Strona:Henryk Nagiel - Tajemnice Nalewek.djvu/256

Z Wikiźródeł, wolnej biblioteki
Ta strona została uwierzytelniona.

„Fryga“ ukrył się w tej niszy, ukląkłszy na kamieniach.
Po chwili szmer ustał. Wszędzie panowała cisza. Ajent musiał się omylić. Znów zamierzał się podnieść. Przykuło go do miejsca nowe wrażenie akustyczne.

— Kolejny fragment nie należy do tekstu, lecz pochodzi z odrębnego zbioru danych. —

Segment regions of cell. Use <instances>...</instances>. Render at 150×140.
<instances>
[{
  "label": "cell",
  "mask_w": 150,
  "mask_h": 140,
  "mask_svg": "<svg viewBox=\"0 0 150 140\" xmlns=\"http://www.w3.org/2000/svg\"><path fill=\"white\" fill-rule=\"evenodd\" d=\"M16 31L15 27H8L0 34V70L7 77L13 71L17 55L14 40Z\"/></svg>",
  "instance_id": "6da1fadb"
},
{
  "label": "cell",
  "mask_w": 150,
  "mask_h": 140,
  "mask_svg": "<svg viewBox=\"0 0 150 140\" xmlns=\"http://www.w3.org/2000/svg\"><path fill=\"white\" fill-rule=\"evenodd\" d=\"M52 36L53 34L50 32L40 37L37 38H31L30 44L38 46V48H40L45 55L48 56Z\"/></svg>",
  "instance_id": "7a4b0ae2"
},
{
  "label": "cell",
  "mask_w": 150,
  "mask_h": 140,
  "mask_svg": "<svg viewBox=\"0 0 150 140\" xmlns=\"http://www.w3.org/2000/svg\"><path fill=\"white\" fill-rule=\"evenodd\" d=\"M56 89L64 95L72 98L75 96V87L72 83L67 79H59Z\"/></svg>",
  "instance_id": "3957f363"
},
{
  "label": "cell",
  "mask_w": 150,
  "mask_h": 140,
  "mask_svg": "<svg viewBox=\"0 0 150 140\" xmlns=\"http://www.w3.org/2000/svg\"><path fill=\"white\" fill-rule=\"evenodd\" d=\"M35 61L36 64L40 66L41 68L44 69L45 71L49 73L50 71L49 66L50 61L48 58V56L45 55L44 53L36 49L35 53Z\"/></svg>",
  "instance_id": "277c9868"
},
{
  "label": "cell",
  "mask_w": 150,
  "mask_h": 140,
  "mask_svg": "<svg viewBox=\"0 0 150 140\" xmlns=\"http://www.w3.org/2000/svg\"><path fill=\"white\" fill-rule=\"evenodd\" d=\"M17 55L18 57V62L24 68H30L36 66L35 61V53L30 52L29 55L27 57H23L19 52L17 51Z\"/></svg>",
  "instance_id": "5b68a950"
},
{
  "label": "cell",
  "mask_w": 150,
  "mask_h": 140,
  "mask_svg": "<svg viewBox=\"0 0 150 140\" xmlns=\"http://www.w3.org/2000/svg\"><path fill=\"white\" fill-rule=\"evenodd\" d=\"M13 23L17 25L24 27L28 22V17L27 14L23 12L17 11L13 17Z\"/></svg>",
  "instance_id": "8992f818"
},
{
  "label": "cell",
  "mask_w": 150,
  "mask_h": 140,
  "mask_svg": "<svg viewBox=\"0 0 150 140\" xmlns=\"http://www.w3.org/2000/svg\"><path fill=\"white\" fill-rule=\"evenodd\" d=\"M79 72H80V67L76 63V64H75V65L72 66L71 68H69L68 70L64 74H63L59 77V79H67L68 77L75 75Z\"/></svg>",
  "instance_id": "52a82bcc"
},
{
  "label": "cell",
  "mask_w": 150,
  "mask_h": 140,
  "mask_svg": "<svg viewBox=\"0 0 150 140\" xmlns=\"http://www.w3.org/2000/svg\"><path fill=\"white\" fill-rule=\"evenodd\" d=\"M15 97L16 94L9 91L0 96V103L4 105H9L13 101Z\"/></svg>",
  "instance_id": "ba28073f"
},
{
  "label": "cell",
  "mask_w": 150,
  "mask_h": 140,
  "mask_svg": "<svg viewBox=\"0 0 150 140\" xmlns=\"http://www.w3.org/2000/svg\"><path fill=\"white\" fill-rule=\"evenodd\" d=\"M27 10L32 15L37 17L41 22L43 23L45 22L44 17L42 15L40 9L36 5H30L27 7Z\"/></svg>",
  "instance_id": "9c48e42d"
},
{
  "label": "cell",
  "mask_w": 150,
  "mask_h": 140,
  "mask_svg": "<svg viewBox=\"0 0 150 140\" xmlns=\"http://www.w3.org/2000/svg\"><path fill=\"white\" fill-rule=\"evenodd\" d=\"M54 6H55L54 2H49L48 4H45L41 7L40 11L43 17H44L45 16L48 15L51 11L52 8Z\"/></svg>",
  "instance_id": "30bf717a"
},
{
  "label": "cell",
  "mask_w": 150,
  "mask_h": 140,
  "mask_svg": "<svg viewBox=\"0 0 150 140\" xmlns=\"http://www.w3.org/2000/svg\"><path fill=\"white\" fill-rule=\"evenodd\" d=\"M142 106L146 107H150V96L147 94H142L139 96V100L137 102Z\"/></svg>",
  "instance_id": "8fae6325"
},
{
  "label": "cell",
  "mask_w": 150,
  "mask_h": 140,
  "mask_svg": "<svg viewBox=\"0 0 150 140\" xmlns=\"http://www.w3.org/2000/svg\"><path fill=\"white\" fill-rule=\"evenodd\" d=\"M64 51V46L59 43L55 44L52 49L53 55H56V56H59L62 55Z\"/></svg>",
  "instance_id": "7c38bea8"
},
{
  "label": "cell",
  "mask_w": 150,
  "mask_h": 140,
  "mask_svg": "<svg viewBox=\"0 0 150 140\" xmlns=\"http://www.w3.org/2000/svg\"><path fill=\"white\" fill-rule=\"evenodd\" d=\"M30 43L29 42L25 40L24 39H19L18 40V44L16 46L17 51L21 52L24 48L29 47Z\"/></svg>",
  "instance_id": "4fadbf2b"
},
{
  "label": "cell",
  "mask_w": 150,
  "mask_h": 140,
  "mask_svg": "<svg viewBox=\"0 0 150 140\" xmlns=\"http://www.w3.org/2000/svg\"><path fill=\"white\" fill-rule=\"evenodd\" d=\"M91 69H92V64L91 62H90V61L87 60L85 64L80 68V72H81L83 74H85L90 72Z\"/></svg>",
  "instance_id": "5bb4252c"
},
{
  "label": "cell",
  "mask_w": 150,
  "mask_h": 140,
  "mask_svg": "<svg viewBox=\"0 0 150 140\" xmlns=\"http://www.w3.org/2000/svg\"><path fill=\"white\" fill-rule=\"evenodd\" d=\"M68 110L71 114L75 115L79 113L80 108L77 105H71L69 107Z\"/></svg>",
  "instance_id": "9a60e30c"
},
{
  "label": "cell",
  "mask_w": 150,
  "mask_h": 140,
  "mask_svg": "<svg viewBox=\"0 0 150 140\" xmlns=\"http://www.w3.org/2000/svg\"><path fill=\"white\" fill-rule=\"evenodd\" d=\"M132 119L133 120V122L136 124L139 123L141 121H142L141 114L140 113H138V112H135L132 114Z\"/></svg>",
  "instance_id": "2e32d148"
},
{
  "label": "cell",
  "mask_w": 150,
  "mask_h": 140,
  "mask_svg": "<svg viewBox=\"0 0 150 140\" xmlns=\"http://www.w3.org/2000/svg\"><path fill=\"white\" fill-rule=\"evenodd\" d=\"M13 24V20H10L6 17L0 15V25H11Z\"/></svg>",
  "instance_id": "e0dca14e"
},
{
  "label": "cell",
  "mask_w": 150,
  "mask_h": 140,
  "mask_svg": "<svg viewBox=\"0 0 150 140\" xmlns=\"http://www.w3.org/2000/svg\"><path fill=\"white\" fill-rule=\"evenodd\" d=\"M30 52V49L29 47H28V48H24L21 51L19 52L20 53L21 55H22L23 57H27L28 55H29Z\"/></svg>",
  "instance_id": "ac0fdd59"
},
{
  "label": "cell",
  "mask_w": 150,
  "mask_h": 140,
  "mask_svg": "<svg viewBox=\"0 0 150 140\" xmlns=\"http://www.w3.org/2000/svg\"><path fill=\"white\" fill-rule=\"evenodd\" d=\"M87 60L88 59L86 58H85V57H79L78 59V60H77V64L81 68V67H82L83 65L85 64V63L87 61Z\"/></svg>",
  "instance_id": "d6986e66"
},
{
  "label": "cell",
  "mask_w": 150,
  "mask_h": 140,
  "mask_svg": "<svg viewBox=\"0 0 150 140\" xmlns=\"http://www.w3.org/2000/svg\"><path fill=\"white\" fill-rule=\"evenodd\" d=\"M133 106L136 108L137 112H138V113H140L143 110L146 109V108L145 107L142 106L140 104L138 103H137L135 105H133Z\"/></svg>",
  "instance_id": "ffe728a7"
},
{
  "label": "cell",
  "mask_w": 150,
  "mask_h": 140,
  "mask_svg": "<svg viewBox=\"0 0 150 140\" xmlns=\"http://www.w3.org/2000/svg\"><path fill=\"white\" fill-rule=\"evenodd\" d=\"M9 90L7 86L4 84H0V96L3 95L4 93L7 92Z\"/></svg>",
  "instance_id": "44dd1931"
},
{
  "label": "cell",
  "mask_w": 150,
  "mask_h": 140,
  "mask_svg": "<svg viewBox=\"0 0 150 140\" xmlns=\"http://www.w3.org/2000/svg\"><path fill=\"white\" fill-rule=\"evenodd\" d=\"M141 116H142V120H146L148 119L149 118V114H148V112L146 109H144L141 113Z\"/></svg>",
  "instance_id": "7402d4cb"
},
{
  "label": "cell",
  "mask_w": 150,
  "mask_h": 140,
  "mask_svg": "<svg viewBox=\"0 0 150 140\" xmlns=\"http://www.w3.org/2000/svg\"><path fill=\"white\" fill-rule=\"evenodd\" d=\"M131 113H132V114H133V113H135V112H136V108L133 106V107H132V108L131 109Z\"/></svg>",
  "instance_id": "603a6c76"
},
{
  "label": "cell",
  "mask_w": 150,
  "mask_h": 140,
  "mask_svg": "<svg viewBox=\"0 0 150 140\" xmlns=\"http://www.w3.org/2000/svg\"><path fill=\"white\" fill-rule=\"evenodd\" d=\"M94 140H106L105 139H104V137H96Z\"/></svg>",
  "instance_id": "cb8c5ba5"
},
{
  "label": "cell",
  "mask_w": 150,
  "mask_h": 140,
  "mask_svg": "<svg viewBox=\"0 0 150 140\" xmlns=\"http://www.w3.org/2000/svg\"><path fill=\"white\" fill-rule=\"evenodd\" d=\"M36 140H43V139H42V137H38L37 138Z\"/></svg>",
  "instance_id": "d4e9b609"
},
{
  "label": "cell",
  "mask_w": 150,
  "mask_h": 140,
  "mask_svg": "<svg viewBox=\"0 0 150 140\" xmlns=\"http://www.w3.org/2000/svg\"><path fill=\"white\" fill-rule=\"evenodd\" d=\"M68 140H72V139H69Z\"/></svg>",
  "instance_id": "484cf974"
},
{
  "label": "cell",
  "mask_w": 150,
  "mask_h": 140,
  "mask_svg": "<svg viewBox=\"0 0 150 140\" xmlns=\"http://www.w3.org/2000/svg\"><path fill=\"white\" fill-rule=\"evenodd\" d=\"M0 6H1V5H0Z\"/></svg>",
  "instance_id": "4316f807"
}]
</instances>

Zdawało mu się, że, przyciskając ucho do ściany, słyszy jakgdyby daleki, stłumiony szmer, niby turkot naładowanego wozu, niby odgłosy gromu, ginące gdzieś w przestrzeni, niby ciężki oddech jakiejś maszyny.
„Fryga“ zadrżał cały.
Podniósł się. Próbował wspiąć się na kamienie, ażeby lepiej słyszeć ów daleki, dochodzący jakgdyby z pod ziemi odgłos.
Wtem parę kamieni usunęło się pod nim. Upadł i uderzył o ścianę. Uczuł dotkliwy ból. W tej chwili doznał nowego wrażenia. Zdawało mu się, że gdzieś spada...
Ściana usuwała się pod nim.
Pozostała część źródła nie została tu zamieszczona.